Georgia SRO Saves 6th Grader Choking on Bottle Cap
A school resource officer is being recognized for saving the life of a choking student.
SRO Duane Smith was on duty at Red Top Middle School in Emerson. Ga., when 11-year-old Ethan Hamrick began choking on a water bottle cap during lunch on Dec. 3, The Daily Tribune reports.
“I did not see him swallow the cap, but when I turned toward him, I saw him choking, and he said, ‘Go grab the teacher. I think I’m choking,'” said Rudra. “I went to the teacher table and said, ‘Ethan is choking.’ Then I went back to the table and got out of the way for the resource officer.”

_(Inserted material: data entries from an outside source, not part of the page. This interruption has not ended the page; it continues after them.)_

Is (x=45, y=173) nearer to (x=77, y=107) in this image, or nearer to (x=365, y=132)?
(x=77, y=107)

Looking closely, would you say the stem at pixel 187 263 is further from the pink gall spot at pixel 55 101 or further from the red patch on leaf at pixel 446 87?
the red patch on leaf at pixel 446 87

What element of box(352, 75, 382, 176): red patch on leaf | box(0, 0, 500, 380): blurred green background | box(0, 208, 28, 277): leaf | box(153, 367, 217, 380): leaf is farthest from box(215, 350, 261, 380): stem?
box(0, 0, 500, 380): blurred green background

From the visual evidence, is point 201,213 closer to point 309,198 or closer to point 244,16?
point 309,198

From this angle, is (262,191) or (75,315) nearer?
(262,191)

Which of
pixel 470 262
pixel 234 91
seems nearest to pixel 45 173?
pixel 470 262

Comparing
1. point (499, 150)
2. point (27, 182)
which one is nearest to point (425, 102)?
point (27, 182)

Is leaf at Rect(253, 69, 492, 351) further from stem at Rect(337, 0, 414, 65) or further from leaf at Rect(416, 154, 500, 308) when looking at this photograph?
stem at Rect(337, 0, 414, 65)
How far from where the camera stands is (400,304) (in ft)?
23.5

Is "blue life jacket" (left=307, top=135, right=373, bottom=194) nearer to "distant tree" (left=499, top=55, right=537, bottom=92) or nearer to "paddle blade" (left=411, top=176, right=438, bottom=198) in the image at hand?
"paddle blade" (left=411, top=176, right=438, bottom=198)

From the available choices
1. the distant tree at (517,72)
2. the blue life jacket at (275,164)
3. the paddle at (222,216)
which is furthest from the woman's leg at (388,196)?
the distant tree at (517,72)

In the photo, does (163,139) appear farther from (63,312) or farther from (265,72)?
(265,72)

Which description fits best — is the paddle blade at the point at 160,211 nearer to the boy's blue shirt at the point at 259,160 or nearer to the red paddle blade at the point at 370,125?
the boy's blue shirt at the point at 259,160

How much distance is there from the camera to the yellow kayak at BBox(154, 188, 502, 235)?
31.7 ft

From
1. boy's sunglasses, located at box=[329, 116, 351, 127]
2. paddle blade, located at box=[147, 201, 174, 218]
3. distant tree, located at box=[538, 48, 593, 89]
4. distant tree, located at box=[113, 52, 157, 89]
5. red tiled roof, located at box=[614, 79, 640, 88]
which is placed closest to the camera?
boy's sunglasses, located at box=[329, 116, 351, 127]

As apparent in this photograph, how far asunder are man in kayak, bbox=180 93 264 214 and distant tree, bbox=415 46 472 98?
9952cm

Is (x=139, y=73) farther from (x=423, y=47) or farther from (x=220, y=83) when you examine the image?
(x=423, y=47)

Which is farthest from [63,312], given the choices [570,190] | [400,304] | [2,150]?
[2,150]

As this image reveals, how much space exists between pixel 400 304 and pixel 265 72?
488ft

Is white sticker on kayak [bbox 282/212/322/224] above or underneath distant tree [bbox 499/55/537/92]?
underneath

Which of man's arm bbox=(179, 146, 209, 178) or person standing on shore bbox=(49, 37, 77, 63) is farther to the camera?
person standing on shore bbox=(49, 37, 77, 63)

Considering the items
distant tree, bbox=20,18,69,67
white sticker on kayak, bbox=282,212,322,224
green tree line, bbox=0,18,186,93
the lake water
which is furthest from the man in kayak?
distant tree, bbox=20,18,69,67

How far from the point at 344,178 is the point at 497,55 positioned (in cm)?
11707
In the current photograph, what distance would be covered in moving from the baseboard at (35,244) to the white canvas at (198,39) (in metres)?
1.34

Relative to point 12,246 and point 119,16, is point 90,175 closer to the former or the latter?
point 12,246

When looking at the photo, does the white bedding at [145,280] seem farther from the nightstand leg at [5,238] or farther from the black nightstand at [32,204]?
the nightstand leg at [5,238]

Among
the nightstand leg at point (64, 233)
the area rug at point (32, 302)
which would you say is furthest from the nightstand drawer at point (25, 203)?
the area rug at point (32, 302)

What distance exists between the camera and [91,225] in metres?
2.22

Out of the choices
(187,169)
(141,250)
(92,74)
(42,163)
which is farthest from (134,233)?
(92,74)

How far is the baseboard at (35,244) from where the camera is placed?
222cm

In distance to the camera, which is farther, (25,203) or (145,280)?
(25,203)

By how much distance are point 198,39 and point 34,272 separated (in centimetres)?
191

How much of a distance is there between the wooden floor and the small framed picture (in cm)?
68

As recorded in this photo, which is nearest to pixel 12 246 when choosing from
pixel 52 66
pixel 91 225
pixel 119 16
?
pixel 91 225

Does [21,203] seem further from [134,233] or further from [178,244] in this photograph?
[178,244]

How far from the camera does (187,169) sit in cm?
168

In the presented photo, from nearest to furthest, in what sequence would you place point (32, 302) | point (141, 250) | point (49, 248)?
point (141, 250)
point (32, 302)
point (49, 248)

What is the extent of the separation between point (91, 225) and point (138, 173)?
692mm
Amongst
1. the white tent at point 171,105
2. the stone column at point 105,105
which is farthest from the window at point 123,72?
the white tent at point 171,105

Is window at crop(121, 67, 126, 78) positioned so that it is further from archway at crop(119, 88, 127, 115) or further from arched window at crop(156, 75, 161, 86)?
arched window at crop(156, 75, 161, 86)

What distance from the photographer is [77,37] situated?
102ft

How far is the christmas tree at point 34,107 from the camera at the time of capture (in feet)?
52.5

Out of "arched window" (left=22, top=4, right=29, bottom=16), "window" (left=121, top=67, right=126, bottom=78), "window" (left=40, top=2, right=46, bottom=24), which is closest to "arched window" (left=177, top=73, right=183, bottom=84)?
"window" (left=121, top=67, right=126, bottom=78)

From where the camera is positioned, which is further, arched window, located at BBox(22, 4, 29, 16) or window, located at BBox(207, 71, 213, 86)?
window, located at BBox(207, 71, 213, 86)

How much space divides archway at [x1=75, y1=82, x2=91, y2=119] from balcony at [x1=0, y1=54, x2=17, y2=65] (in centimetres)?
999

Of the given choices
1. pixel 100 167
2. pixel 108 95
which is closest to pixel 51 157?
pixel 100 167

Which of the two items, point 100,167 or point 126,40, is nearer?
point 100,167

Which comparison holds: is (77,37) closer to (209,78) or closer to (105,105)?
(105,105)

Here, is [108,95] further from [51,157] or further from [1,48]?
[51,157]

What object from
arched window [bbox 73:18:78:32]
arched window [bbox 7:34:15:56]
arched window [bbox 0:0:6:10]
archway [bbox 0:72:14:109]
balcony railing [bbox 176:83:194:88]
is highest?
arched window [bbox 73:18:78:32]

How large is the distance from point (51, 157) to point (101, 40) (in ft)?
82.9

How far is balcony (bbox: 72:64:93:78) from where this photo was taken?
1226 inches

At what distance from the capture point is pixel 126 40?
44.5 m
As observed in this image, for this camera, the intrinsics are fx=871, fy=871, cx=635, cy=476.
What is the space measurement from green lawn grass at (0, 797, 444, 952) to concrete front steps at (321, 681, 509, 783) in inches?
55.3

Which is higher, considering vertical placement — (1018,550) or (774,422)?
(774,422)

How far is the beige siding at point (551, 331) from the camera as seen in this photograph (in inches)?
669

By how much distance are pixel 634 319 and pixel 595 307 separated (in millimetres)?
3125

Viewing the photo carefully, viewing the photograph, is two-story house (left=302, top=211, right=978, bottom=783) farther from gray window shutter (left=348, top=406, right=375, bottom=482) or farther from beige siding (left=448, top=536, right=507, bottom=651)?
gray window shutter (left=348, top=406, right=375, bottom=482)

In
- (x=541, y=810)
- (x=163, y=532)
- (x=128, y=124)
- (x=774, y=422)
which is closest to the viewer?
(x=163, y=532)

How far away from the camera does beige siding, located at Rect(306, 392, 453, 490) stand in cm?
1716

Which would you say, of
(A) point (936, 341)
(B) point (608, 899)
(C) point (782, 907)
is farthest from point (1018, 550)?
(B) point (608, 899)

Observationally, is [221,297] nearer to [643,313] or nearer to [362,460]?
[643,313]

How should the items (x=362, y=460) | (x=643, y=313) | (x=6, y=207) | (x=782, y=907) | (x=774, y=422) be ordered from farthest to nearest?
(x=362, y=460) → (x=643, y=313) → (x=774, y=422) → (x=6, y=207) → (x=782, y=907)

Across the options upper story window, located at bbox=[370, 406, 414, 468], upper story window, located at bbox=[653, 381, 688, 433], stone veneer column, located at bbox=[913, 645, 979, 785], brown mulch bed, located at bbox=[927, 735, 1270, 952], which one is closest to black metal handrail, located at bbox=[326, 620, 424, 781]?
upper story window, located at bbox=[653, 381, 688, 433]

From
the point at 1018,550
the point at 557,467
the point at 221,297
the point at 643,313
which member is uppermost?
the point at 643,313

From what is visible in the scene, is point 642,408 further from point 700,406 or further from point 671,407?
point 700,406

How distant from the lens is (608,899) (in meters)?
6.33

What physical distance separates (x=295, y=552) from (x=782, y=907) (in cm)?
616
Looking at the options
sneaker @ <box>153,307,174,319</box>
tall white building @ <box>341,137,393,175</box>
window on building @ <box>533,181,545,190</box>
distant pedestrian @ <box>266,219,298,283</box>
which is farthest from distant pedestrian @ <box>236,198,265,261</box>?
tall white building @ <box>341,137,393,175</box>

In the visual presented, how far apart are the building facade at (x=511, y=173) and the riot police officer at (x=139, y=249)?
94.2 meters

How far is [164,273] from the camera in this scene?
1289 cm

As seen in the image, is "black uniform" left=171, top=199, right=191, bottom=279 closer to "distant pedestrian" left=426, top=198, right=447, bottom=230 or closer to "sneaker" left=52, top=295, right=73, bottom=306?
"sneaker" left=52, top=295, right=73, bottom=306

Smith, who has been an SRO for four years but has only worked for the Bartow County School System since the beginning of the school year, performed the Heimlich maneuver and was able to dislodge the cap with the help of several other employees.
While Smith was working on Hamrick, teacher Karlene Boyd called for a nurse on the two-way radio.
“About 20 seconds later, I heard her say on the radio, ‘We need a nurse now; he’s turning blue,’ at which point I broke into a sprint,” said Assistant Principal Jason Rood.
When Rood arrived, Smith had been administering the Heimlich for about a minute, which turned the cap “from flat to sideways, where air was able to pass by the object,” Smith said.
School nurse Jessica Agan and head nurse Annette Lively arrived and the three were able to dislodge the cap together.
In his role as SRO, Smith covers Allatoona, Cloverleaf and Emerson elementary schools in addition to his base school, Woodland High.
“Not looking for accolades but to be the best first responder I can be for the community and abroad,” Smith said of praise he’s received from far and wide. “I wasn’t even supposed to be there that day, but I’m glad I was in the right place at the right time. I appreciate all of the said comments.”
Smith has also been in law enforcement for more than 20 years and served 10 years in the U.S. Marine Corps.
“The path of life puts us in places and situations that we can’t explain; just remain calm and engage the problem,” he said. “Trust your training and skills. I actually reacted before I realized I was up and gone, like muscle memory per se.”
Smith also urged that everyone learn CPR and first aid.
“Anyone could one day be the first on a scene, which would be that situation’s first responder,” he said. “Learning basic first aid/life-saving skills could be a plus in someone else’s life. Don’t be afraid to commit.”